Federal drug regulators plan to launch a study focusing on how consumers and healthcare providers perceive new drug names, amid continuing concerns about the risk of medication mistakes and confusion.
In a Federal Register Notice posted January 21, the FDA announced the launch of a study focusing on how drug names affect consumers and doctors. Researchers want to know if a brand name can affect how consumers and healthcare providers view a drug’s effectiveness.
FDA researchers will ask 500 consumers and 500 healthcare providers, including doctors, nurses, and physician assistants, to answer questions about seven different drugs and the proposed names.
The names will include pretested extreme names, neutral names, and five target (to be tested) names. Participants will answer questions before and after they are told what the drug’s is intended to treat. The study will be conducted by the Office of Prescription Drug Promotion (OPDP) and is reportedly the first of its kind.
Some of the names will be an “extreme, explicitly suggestive” name like “CureAll” and another will be purposefully neutral. Researchers want to see whether drug names that overstate the efficacy affects consumer perception.
The typical naming process involves drug makers submitting their proposed names to the FDA for approval. Often, manufacturers will hire branding agencies to help create a name that helps patients and doctors draw relevant connections to what the drug does.

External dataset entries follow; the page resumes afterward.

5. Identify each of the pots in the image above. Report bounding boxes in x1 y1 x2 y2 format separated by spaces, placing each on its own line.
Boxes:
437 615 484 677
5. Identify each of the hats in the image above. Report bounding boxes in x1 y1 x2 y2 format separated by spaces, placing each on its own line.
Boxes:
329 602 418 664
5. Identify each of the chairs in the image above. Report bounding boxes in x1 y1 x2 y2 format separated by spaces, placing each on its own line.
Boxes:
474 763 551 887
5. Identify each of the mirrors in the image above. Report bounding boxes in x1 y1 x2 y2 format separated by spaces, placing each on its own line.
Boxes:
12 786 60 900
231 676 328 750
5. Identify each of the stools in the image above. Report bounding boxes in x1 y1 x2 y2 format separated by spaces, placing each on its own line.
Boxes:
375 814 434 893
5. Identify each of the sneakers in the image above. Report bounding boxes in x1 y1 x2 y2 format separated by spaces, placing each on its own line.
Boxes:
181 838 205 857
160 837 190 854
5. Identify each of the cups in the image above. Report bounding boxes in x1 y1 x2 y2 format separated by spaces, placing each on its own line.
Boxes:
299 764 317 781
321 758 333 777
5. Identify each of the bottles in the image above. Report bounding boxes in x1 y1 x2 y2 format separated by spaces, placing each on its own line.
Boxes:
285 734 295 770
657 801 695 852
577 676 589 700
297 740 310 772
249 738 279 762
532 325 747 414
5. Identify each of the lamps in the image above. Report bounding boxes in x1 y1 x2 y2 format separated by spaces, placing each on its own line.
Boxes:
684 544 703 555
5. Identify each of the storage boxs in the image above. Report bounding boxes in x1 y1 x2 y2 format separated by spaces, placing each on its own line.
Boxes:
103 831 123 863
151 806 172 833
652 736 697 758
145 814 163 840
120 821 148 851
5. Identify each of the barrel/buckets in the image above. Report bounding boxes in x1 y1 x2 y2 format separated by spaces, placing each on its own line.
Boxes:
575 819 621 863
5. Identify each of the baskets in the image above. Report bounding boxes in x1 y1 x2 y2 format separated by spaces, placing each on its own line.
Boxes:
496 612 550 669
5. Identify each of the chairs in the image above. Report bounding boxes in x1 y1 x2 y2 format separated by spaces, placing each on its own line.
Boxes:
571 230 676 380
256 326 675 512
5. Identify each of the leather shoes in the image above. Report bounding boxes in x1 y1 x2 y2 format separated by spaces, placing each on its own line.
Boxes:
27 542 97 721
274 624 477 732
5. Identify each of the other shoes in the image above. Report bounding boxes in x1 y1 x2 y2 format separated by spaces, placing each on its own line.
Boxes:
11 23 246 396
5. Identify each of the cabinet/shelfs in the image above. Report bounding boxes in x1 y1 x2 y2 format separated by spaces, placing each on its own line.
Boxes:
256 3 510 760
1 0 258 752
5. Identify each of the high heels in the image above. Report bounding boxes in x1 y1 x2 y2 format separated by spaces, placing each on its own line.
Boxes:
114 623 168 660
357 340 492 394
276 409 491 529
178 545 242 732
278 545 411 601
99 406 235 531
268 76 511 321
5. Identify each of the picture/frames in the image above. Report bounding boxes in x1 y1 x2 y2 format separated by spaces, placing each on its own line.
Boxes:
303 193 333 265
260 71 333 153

However, there are FDA naming guidelines that must be followed. For example, pharmaceutical companies cannot use names that specify a drug’s attributes. They also cannot use names that are too similar to those already on the market.
OPDP also focuses on reviewing names that overstate efficacy or safety of the drug, suggest superiority without substantiation of the superiority, or are fanciful in nature, which can imply unique effectiveness that other drugs don’t feature.
The new study will focus on target names that vary in ways that the efficacy of the drug may be more apparent by some names than others, or will clearly imply an indication or benefits compared to others.
The FDA hopes knowing how consumers and healthcare providers perceive these differences will help the agency with how it regulates drug naming going forward.
Public comment for the study proposal will be open until March 23, 2020. Details on submitting public comment are detailed in the Federal Register notice.